--- YOUR INSTRUCTIONS ---
Return the material verbatim, beginning at the line that contains "Is (717,352) further" and stopping after the last line of the material.
******
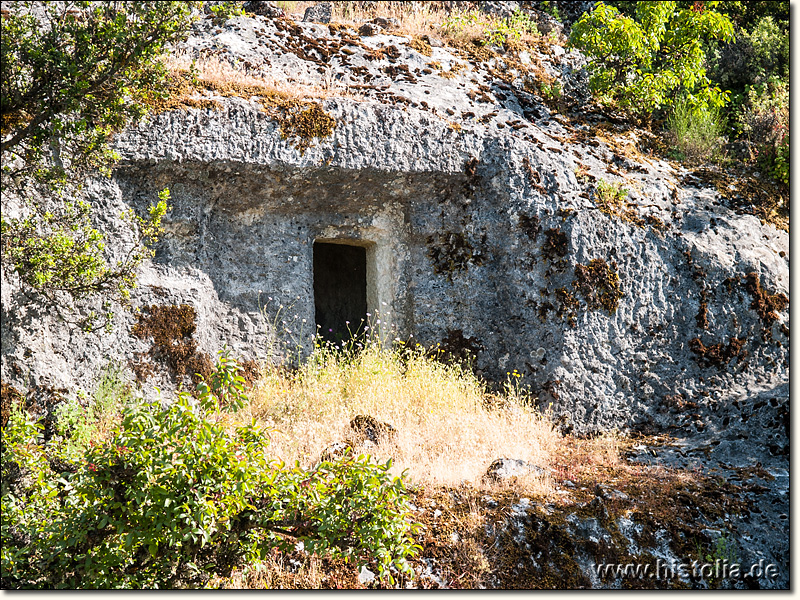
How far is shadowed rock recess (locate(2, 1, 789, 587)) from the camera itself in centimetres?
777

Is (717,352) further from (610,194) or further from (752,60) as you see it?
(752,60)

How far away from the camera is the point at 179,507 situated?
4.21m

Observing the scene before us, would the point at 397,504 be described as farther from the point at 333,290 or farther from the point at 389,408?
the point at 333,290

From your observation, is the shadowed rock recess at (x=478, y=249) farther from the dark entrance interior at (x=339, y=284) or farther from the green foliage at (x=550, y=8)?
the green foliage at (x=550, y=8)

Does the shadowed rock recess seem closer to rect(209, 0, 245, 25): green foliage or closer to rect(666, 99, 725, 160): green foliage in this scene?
******
--- TASK OUTPUT ---
Is (717,352) further from (610,194) or further from (752,60) as you see it?
(752,60)

How far away from the camera is the point at 179,507 situated?
4.21m

Observing the scene before us, would the point at 397,504 be described as farther from the point at 333,290 or farther from the point at 389,408?
the point at 333,290

From your observation, is the shadowed rock recess at (x=478, y=249) farther from the dark entrance interior at (x=339, y=284) or farther from the green foliage at (x=550, y=8)?
the green foliage at (x=550, y=8)

Does the shadowed rock recess seem closer to rect(209, 0, 245, 25): green foliage or closer to rect(666, 99, 725, 160): green foliage in this scene?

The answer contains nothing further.